[The records]
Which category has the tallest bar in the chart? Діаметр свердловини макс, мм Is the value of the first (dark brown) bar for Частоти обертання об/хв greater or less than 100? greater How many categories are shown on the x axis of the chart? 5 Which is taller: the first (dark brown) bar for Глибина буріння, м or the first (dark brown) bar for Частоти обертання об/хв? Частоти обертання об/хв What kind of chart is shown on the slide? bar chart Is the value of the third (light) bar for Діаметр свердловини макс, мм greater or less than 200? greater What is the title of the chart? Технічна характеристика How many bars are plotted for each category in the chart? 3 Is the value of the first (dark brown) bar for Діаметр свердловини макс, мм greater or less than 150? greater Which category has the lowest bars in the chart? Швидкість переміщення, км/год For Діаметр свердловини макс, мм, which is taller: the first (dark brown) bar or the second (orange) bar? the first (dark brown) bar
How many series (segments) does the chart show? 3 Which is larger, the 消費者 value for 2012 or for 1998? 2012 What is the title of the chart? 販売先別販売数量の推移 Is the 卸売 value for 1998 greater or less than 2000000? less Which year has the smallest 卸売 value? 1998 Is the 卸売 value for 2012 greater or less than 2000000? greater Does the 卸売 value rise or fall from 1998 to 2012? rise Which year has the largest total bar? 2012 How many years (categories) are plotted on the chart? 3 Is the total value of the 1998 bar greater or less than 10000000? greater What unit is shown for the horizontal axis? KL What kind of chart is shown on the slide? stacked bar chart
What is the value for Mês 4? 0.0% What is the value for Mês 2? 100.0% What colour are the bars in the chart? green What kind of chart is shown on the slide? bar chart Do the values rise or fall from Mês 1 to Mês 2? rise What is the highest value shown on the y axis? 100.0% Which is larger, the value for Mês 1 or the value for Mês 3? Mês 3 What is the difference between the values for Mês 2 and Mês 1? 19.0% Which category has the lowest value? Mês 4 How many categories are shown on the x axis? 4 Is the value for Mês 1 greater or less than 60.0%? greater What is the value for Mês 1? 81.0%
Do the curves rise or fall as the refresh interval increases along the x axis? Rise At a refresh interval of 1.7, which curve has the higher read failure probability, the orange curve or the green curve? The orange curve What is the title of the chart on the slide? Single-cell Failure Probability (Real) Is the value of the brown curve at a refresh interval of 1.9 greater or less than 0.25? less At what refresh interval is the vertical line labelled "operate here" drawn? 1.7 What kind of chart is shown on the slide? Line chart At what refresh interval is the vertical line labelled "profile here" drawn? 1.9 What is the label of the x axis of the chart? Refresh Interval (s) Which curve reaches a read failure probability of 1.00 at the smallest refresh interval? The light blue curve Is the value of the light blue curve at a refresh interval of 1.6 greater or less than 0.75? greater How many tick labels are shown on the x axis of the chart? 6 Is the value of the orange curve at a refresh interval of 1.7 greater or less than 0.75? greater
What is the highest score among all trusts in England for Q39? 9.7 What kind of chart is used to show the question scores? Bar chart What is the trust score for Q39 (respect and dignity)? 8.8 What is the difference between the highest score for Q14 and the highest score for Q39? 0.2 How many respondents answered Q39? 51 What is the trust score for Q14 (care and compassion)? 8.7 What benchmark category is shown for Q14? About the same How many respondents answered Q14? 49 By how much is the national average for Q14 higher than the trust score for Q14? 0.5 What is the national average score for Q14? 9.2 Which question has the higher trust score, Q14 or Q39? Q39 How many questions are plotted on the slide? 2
[/The records]
- [Problem requirements] Report each line of the items above that contains the word "much". Case counts.

- [Answer box]
What is the highest score among all trusts in England for Q39? 9.7 What kind of chart is used to show the question scores? Bar chart What is the trust score for Q39 (respect and dignity)? 8.8 What is the difference between the highest score for Q14 and the highest score for Q39? 0.2 How many respondents answered Q39? 51 What is the trust score for Q14 (care and compassion)? 8.7 What benchmark category is shown for Q14? About the same How many respondents answered Q14? 49 By how much is the national average for Q14 higher than the trust score for Q14? 0.5 What is the national average score for Q14? 9.2 Which question has the higher trust score, Q14 or Q39? Q39 How many questions are plotted on the slide? 2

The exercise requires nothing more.